Blackford told the West Highland Free Press that NPAC got two decisions wrong by rejecting the farm but then approving an application for housing in a conservation zone in Waternish, a peninsula between Loch Dunvegan and Loch Snizort in the north west of Skye.
“I am distraught at the outcome,” Blackford told the newspaper, adding that he was fully behind Organic Sea Harvest’s planned salmon farm at Balmacqueen because it would have brought jobs to the area.
“The company are going to appeal, and they will have my full support,” said Blackford, who is the Scottish National Party’s leader in the House of Commons.

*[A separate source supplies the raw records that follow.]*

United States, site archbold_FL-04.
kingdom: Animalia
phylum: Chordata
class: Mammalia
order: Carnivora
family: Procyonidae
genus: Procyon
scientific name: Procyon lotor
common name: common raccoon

Referring to Waternish decision, which some fear could kick-start development in a conservation zone, Blackford said he was “deeply uneasy” that local councillors had voted against the plan but it had been passed on the votes of councillors based many miles away in Caithness.

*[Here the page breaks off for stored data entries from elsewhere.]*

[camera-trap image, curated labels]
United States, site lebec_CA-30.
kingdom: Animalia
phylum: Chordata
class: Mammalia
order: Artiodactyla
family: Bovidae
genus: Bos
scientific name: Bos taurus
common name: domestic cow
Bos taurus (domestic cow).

That concern has also been expressed by Highland councillor and Organic Sea Harvest (OSH) co-founder Alister MacKinnon, who pointed out that NPAC members from Caithness, Sutherland and Dingwall were among those who voted against the Balmacqueen plan, even though three of the four councillors from Skye support the plan.
The NPAC voted 8-6 against OSH’s application, which was opposed by local residents but had been recommended for approval by planning officers and had received approval from other agencies that must give permission for fish farms.
The committee, which had previously rejected an application for an OSH farm around 2km away at Flodigarry, was primarily concerned with the visual impact of the proposed Balmacqueen farm.